> Given records:
begin
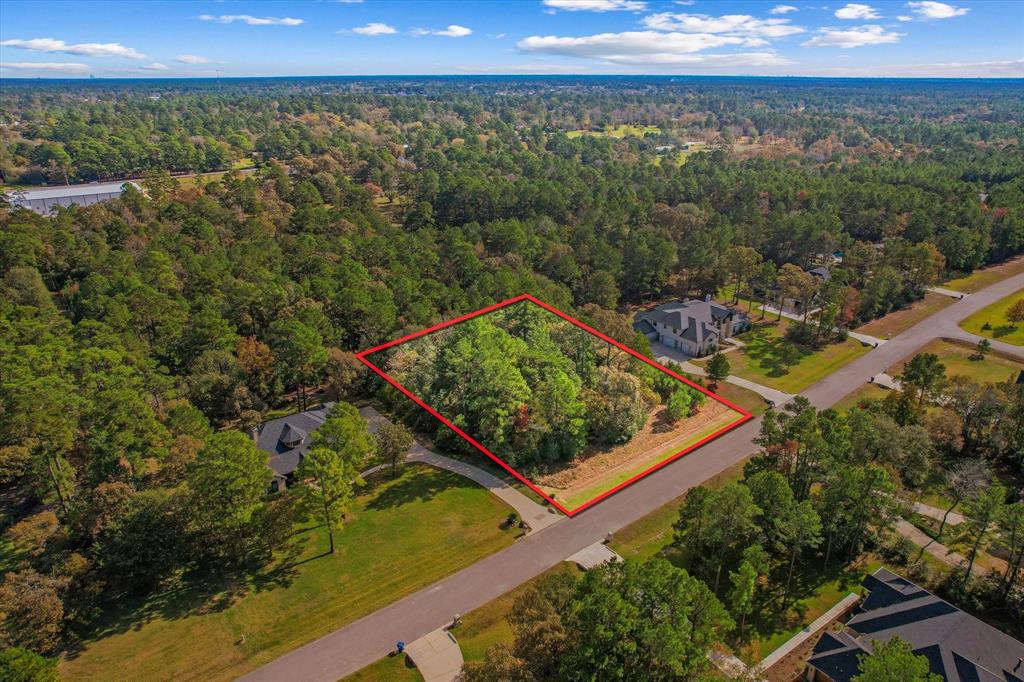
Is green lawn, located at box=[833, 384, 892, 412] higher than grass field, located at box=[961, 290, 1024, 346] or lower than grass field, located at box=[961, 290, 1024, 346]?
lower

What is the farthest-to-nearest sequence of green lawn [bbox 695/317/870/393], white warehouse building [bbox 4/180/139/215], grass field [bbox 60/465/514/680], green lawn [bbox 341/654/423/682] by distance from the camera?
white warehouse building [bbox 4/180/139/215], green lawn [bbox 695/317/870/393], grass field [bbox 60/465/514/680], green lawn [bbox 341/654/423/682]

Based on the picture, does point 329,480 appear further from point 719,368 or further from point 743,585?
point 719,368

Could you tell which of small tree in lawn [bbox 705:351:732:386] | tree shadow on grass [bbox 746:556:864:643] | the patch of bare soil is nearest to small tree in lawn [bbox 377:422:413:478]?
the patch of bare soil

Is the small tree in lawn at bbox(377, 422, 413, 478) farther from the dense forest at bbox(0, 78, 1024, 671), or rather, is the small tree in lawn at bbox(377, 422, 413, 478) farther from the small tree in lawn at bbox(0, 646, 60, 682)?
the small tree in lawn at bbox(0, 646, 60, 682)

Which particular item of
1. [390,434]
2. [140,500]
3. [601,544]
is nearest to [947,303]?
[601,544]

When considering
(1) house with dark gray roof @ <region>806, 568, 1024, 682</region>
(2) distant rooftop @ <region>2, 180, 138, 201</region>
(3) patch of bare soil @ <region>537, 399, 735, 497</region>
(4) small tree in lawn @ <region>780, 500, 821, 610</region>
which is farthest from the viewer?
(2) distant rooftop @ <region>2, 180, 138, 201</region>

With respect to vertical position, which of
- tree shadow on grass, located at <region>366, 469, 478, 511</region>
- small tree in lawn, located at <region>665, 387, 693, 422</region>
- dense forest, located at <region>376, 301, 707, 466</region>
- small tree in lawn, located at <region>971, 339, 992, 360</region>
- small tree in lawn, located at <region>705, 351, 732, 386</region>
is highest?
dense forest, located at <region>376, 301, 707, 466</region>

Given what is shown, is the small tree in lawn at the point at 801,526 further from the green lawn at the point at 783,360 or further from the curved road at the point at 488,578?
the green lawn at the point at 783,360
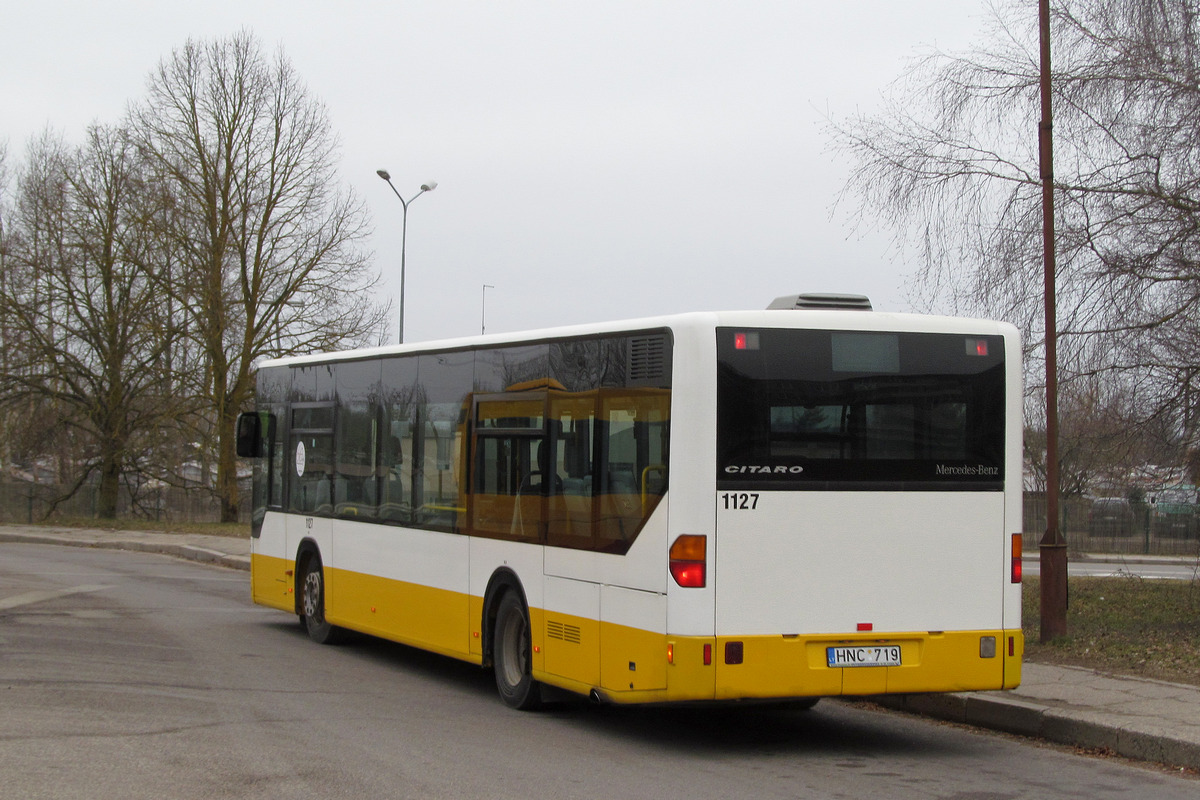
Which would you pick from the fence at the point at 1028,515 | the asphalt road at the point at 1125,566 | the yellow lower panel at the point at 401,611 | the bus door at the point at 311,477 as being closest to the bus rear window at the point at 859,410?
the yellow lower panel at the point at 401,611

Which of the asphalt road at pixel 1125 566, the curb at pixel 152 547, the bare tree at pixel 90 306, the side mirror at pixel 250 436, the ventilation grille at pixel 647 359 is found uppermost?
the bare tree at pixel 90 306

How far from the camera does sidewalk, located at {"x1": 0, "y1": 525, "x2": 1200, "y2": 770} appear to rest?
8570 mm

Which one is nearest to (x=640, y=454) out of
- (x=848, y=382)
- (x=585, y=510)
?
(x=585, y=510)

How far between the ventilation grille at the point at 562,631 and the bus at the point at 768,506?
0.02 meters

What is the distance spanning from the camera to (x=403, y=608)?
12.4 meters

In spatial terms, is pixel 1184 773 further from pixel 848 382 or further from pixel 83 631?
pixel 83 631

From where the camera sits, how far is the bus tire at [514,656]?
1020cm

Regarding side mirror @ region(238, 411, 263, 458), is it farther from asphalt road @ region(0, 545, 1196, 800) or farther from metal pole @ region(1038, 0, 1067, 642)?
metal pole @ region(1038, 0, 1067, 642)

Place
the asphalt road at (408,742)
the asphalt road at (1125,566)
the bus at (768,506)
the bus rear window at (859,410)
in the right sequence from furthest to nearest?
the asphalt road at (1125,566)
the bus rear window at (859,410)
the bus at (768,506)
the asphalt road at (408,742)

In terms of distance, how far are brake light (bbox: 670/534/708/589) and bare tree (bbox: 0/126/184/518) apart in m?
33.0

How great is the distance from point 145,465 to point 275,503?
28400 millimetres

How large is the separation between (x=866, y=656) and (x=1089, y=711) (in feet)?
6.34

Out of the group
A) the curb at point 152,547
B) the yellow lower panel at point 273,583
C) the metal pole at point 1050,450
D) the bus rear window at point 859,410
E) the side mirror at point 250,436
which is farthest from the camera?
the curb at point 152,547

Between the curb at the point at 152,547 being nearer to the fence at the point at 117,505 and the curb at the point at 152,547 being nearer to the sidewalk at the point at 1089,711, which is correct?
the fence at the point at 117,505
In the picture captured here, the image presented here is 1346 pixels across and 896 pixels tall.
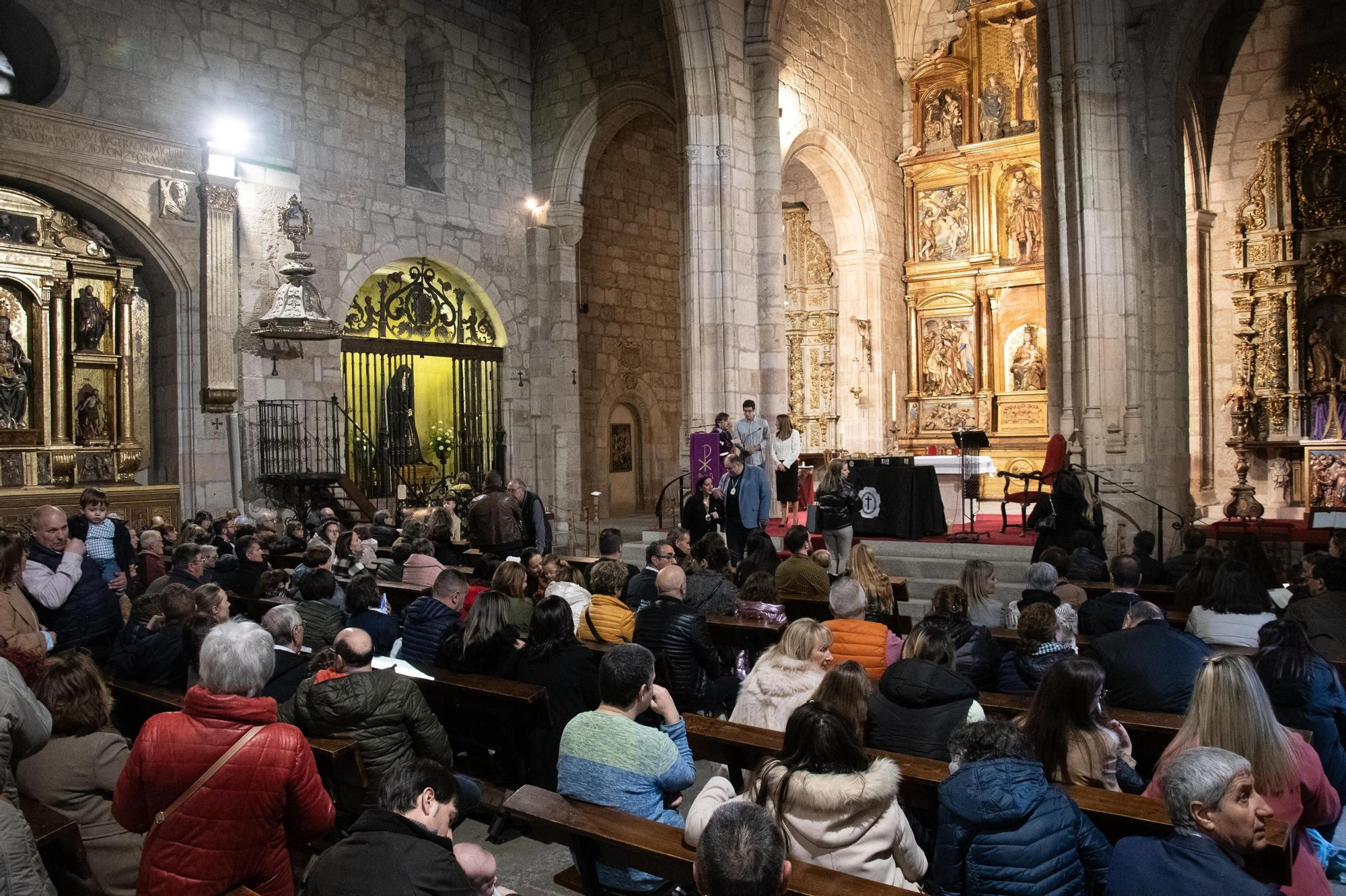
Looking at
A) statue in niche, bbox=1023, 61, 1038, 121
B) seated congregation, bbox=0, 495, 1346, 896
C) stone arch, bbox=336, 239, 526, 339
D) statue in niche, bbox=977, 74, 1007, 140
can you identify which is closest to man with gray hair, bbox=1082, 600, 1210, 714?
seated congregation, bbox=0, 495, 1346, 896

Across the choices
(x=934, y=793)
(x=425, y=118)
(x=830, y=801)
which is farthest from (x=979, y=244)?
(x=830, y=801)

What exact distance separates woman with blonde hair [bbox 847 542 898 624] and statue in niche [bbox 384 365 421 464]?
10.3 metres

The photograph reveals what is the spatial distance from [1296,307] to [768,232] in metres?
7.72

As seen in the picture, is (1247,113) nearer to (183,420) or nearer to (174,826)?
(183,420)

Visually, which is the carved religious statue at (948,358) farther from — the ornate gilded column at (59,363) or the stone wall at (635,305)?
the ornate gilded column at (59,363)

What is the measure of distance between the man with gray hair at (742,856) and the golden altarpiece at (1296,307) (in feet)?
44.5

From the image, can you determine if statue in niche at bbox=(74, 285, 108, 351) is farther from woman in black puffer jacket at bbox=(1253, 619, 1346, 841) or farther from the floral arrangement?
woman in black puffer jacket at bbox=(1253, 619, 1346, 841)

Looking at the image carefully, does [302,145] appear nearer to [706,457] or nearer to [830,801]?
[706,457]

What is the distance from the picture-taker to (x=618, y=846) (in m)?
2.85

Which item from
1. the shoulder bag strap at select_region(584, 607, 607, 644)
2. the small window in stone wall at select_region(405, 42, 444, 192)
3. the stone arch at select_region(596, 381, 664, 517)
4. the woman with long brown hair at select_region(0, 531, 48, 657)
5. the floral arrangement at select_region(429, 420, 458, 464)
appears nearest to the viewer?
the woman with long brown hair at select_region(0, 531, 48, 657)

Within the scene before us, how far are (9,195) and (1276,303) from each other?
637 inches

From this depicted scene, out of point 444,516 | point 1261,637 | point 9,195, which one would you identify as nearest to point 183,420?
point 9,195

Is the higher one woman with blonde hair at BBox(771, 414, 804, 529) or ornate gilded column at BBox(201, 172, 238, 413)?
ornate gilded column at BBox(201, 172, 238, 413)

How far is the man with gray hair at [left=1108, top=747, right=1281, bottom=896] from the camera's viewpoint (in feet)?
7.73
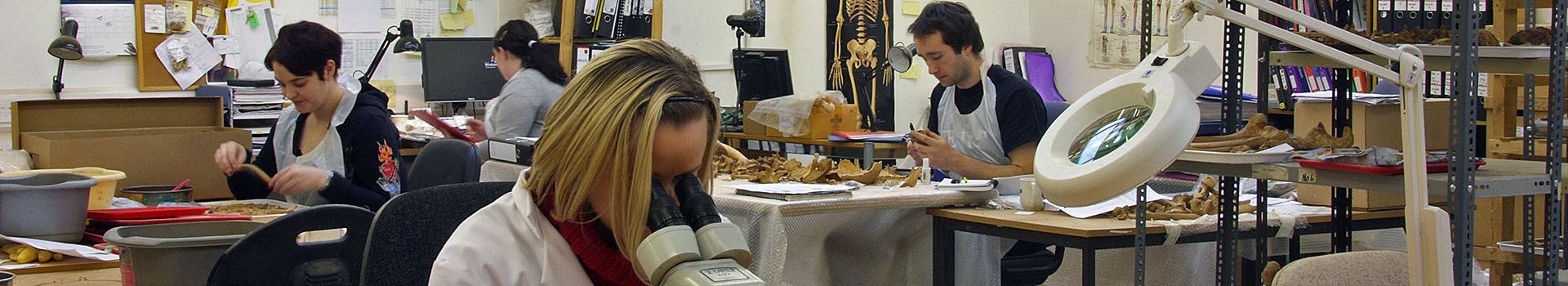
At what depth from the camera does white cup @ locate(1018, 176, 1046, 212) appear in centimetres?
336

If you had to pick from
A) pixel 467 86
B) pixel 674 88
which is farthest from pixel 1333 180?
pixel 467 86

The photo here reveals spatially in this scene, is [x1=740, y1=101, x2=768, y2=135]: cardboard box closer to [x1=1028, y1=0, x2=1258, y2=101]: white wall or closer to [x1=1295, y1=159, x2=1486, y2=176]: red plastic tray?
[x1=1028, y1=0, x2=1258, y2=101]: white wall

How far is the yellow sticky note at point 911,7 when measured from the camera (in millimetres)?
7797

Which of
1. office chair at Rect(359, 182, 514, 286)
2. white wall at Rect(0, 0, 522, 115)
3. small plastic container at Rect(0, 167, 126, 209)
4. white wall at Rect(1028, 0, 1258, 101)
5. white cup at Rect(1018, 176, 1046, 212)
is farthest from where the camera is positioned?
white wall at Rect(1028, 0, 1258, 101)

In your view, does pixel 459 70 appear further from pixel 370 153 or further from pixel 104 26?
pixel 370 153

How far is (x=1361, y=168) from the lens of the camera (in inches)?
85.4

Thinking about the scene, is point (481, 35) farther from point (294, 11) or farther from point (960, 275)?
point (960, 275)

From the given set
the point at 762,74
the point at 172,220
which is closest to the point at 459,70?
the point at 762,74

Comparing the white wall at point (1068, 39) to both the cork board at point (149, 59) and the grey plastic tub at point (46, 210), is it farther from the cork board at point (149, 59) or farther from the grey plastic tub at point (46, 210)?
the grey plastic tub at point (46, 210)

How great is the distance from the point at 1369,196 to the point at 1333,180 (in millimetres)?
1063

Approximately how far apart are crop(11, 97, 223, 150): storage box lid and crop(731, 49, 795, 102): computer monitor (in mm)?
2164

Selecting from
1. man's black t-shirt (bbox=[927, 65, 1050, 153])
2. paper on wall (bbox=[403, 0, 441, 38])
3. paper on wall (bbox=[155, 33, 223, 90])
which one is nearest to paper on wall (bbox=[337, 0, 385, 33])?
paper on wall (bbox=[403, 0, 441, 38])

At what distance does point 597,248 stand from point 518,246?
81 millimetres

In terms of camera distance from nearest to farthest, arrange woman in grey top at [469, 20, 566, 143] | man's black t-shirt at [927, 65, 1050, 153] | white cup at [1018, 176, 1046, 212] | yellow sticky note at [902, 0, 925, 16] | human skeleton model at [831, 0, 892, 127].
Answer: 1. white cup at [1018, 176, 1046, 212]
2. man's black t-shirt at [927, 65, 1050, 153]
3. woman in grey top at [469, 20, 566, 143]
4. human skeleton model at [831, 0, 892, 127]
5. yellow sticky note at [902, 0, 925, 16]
end
> Required task: Set down the listing word for word, from the line containing "Approximately how far" through the end of the listing.

> Problem solution:
Approximately how far apart are crop(11, 97, 223, 150): storage box lid and crop(731, 49, 795, 102): computer monitor (in mm)?
2164

Selecting from
1. man's black t-shirt (bbox=[927, 65, 1050, 153])
2. paper on wall (bbox=[403, 0, 441, 38])
3. paper on wall (bbox=[155, 33, 223, 90])
which one is nearest to paper on wall (bbox=[337, 0, 385, 33])?
paper on wall (bbox=[403, 0, 441, 38])

At what distance does point 597,248 stand from point 518,246?
81 millimetres

In terms of camera distance from nearest to farthest, arrange woman in grey top at [469, 20, 566, 143] | man's black t-shirt at [927, 65, 1050, 153] | white cup at [1018, 176, 1046, 212] | yellow sticky note at [902, 0, 925, 16] | human skeleton model at [831, 0, 892, 127].
Answer: 1. white cup at [1018, 176, 1046, 212]
2. man's black t-shirt at [927, 65, 1050, 153]
3. woman in grey top at [469, 20, 566, 143]
4. human skeleton model at [831, 0, 892, 127]
5. yellow sticky note at [902, 0, 925, 16]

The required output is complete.